__REQUIREMENTS__. Rewrite the lines of the material from the one containing "What is the magnitude" through the end, inclusive, replacing "separation" with "distance" and leaving everything else unchanged.
-- Begin SUPPLIED RECORDS --
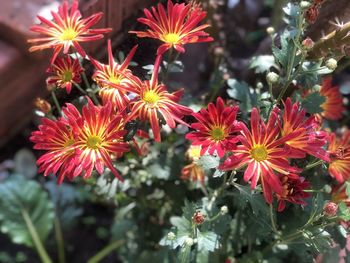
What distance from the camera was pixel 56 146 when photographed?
933 millimetres

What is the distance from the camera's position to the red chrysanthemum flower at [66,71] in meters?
1.02

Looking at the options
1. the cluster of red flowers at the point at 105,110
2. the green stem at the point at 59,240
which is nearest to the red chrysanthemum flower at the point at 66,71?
the cluster of red flowers at the point at 105,110

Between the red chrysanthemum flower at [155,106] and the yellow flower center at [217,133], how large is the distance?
5 centimetres

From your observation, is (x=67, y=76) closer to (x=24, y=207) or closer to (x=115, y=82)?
(x=115, y=82)

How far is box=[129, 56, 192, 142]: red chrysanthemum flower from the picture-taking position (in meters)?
0.92

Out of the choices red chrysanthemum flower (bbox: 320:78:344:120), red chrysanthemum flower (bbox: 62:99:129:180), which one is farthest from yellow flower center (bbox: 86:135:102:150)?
red chrysanthemum flower (bbox: 320:78:344:120)

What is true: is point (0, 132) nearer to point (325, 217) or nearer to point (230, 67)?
point (230, 67)

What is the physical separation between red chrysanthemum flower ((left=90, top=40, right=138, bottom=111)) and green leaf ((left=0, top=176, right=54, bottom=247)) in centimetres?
80

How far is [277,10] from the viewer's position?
162 cm

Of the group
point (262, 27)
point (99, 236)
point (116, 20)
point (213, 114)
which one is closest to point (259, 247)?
point (213, 114)

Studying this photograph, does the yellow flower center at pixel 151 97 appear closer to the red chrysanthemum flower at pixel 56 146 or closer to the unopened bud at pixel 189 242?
the red chrysanthemum flower at pixel 56 146

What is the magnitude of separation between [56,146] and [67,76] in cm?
16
-- End SUPPLIED RECORDS --
__WRITTEN SOLUTION__.
What is the magnitude of distance between [56,146] and [67,76] in cm?
16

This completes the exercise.